DEATHGAME 9000 [S!3] Round Two: Interplanetary Circus

DEATHGAME 9000 [S!3] Round Two: Interplanetary Circus
#85
Re: DEATHGAME 9000 [S!3] Round Two: Interplanetary Circus
Originally posted on MSPA by Lord Paradise.

”Runaway?” asked the menagerie-man, four-armed and malnourished, the consummate Vaudevillian in his yellowing decrepitude.

“Kidnapped,” answered Trisha.

The menagerie-man clicked his teeth. “A push out the door, then,” he said. “But you’ve got the stink of a runaway about you. Most people carry their homes around with them right here—“ he pinched Trisha’s stomach, causing the young veterinarian to squeak and jump back, “—Like a stone. Your home is a leaky balloon, tied to your heart, oozing nasty green stuff.” The menagerie-man was upside-down now, for some reason, standing on two of his hands. There was something about him that was inherently hard to keep track of. “So you’ve come to work with the animals, right?”

“Yes.”

“Mm. There’s three kinds. First is freaks.” The menagerie-man offered Trisha a cup of tea, which she accepted graciously. “The freaks are anyone who disgust themselves enough that they feel they ought to be paid enough. Boss tells ‘em all the same thing. Big galaxy out there. Takes a special kind of different to freak on a professional level now’days. Second kind’s the old-school hobo. Will-work-for-travel type. Some get the shit jobs, some wind up displaying some use and get a performance gig.” The menagerie-man sipped delicately at his tea with a proboscis that snaked shyly between his lips. “Hobos are always just hitching a ride until they hit this arm or this city or this distance from their parents. Some make it. Others get scared of life away from the lights and become lifers.”

Trisha wondered if she was making a mistake.

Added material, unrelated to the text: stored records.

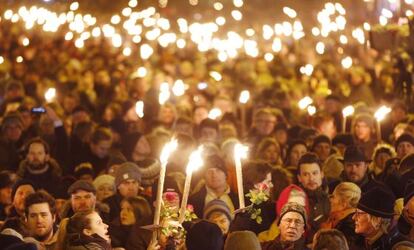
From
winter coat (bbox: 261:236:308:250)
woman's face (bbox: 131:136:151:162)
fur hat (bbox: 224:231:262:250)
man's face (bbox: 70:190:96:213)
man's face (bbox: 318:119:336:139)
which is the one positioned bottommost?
fur hat (bbox: 224:231:262:250)

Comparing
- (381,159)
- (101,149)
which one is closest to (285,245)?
(381,159)

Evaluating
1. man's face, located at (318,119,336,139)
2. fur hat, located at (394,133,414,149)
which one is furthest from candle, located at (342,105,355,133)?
fur hat, located at (394,133,414,149)

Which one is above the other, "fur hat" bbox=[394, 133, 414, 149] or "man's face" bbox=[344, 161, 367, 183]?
"fur hat" bbox=[394, 133, 414, 149]

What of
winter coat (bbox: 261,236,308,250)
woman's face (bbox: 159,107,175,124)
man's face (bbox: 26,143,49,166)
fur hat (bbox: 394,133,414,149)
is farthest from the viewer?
woman's face (bbox: 159,107,175,124)

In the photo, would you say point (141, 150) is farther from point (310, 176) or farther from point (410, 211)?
point (410, 211)

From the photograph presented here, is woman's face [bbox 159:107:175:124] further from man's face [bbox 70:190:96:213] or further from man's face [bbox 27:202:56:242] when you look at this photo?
man's face [bbox 27:202:56:242]

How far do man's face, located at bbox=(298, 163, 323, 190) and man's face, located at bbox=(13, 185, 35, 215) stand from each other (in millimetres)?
2837

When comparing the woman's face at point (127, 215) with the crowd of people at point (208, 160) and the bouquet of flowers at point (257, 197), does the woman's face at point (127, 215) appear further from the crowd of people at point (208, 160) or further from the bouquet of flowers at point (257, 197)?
the bouquet of flowers at point (257, 197)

The menagerie-man was kindly enough but in a way that left her feeling she didn’t have an escape route.

“Third kind is the kind comes looking for the animals. A kindred soul. A wild girl got herself runaway by some kidnappers.”

“I’m a licensed veterinarian,” corrected Trisha.

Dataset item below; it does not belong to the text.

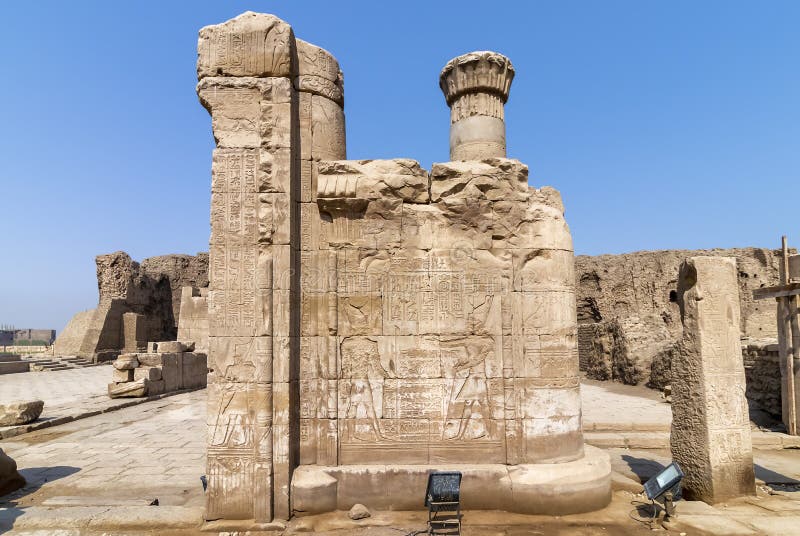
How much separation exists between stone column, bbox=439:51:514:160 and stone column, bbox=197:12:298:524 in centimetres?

“A schoolgirl with an animal heart. We get all kinds of freaks here.”

“I’m a professional and prefer to be treated as such.”

“Kinship of sapients don’t do it for wild girls. She wants a deeper connection the like she’s got with her galloper.”

“Neigh,” acknowledged Hippocrates.

“And a fine, healthy beast it is, too.” The menagerie-man smiled ear-to-temple, being possessed of only one ear. “I understand because I feel the same way. The girl belongs in the wild. Don’t get wilder than a spacefaring freakshow. A delicate ecosystem we got ourselves.”

“I’m good with delicate ecosystems,” said Trisha levelly.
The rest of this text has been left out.